Dopo l'anticipazione di ieri de Il Fatto Quotidiano, Vittorio Feltri conferma al Sole 24 Ore le voci che parlano di un suo ritorno al timone del giornale che fondò dieci anni fa. L'idea sulla quale si sta lavorando è quella di una co-gestione con l'attuale direttore Maurizio Belpietro, ma soprattutto di un ingresso «sostanzioso» dei due nell'azionariato della società, l'Editoriale Libero Srl, oggi controllata dalla famiglia Angelucci (la stessa che pubblica Il Riformista), che potrebbe rimanere nel capitale solo con una manciata di quote. Si parla anche della creazione di una newco, anche se al momento pare l'ipotesi meno probabile.
La vecchia idea , forse coltivata dopo i mesi tumultuosi del caso Boffo e persino a seguito dei più recenti fendenti assestati a Gianfranco Fini («Mai e poi mai concordati con Berlusconi», sostiene il direttore), è sempre quella: «Cercare di avere il maggior grado possibile di libertà, una condizione che facilita il lavoro perché sgombera il campo da tanti condizionamenti, sia da quelli veri e sia da quelli che ci imponiamo noi stessi».

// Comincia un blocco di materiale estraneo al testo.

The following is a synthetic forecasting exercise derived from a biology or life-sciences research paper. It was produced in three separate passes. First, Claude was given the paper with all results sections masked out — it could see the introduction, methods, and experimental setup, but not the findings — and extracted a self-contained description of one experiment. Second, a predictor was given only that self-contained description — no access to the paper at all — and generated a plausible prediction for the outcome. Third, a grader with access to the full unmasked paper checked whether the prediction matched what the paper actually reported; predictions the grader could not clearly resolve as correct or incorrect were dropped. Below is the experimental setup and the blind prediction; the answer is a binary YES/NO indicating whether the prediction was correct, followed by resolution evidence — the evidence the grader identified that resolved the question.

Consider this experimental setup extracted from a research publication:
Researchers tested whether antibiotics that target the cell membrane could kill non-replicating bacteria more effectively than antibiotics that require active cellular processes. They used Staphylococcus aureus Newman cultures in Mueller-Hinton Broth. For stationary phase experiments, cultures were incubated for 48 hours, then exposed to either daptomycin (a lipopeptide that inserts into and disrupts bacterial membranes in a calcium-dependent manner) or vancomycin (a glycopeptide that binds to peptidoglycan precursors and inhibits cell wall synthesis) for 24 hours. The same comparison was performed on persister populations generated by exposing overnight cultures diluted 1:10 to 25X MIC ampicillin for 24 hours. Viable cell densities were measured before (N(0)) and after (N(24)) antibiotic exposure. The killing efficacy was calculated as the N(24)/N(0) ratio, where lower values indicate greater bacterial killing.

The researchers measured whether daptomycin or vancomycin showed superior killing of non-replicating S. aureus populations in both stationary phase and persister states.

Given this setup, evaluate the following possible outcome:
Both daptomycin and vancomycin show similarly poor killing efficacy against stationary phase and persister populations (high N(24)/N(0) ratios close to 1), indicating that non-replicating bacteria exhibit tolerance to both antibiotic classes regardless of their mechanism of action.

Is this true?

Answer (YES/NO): NO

Il riferimento al Giornale sembra evidente, con le dimissioni fresche fresche dalla carica di direttore del quotidiano per assumere le funzioni di "direttore editoriale". Feltri ribadisce comunque di «non aver mai subìto ingerenze dalla famiglia Berlusconi» per un rapporto negli anni altalenante, tra dissapori e improvvisi ritorni di fiamma, come quando fu richiamato nel 2009 per risollevare le sorti (e le casse, poco pingui) del quotidiano di via Negri.
«L'offerta di Libero è allettante – racconta Feltri – e ovviamente non tanto sotto il profilo della remunerazione quanto perché se le cose andranno in porto io e Belpietro punteremo ad avere la proprietà e la gestione del giornale, un progetto che francamente consideriamo eccitante». L'idea di un quotidiano diretto e gestito in solitaria è forse (anche) il tentativo di riscrivere una storia nuova, dopo l'era degli scoop artificiali e soprattutto delle accuse, rivelatesi poi infondate, che portarono alla fine dell'estate del 2009 alle dimissione del direttore dell'Avvenire Dino Boffo. Vicenda poi liquidata da Feltri con un «ho sbagliato, vicenda chiusa».